Ökologische Belastungen
Dies resultierte daraus, dass die alleinige Verantwortung für die Gesellschaft und deren ehemalige Mitarbeiter sowie die ökologischen Altlasten des Uranbergbaus in Thüringen und Sachsen mit der Vereinigung auf die Bundesrepublik übergegangen war. So sah es ein deutsch-sowjetischer Staatsvertrag vom 16. Mai 1991 vor, der am 20. Dezember des Jahres in Kraft trat und die Übertragung der Aktienanteile der UdSSR an den deutschen Staat vorsah. Acht Tage zuvor hatte der Bundestag das „Wismut-Gesetz“ beschlossen, das die Umwandlung der SDAG in das bundeseigene Sanierungsunternehmen Wismut GmbH regelte.
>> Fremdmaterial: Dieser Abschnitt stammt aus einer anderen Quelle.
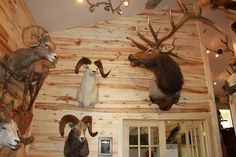 Aspen makes a beautiful interior finish for walls, ceilings, cabinets, or other projects. The color variation in the wood adds character, as you can tell from this trophy room! Deer Hunting Decor, Trophy Rooms, Cedar Siding, Beautiful Interiors, Elk, Aspen, Antlers, Game Room, Backdrops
Um an den Wismut-Standorten wieder akzeptable Lebens- und Umweltverhältnisse zu schaffen, wendete der deutsche Staat bislang mehr als sieben Milliarden Euro auf.
Dem standen nur noch geringe Einnahmen aus dem Verkauf der restlichen Uran-Bestände sowie dem Entsorgungsbergbau gegenüber. Dessen Zweck war die Minimierung der Kontaktflächen zwischen den Erzgängen und dem Wasser zur finalen Flutung der Schächte. Die Wismut GmbH förderte noch einmal 3089 Tonnen Uran und erlöste damit etwa 67 Millionen Euro. Die letzte kommerzielle Uranlieferung verließ den Standort in Königstein am 1. Juni 2021. Sie ging an die tschechische Niederlassung der US-Firma Nuclear Fuels Corporation. Seither gehört Deutschland nicht mehr zum Kreis der Uran produzierenden Staaten.
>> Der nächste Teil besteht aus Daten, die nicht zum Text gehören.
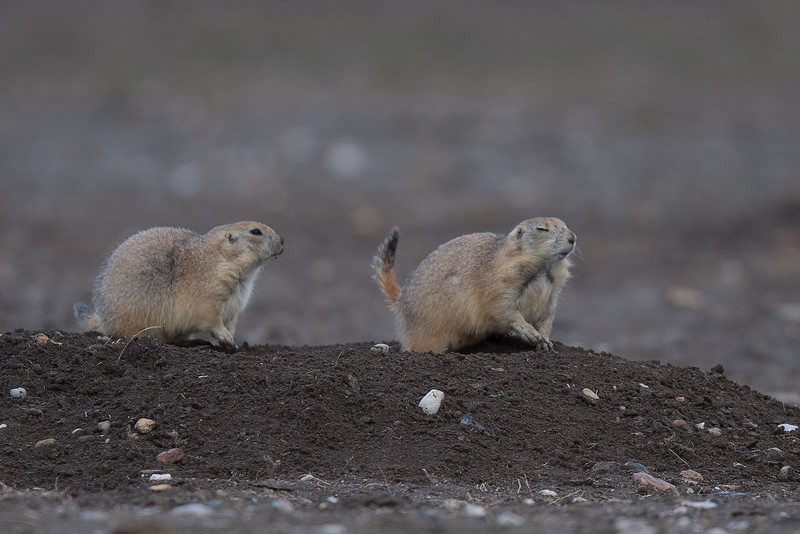 Prarie Dogs at Prarie Dog Town (2)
Noch bis 2050 sind Finanzmittel für die Sanierung eingeplant. Allerdings wird das weltweit beispiellose Unterfangen der Wismut-Sanierung – so zum Beispiel auf dem Gebiet der Grundwassersicherung – wohl auch danach noch fortgesetzt werden müssen und den deutschen Steuerzahler weiter Geld kosten. Manche Experten, wie der Leiter des Museums für Uranerzbergbau in Bad Schlema, Hermann Meinel, sprechen hier sogar von einer „Ewigkeitsaufgabe“.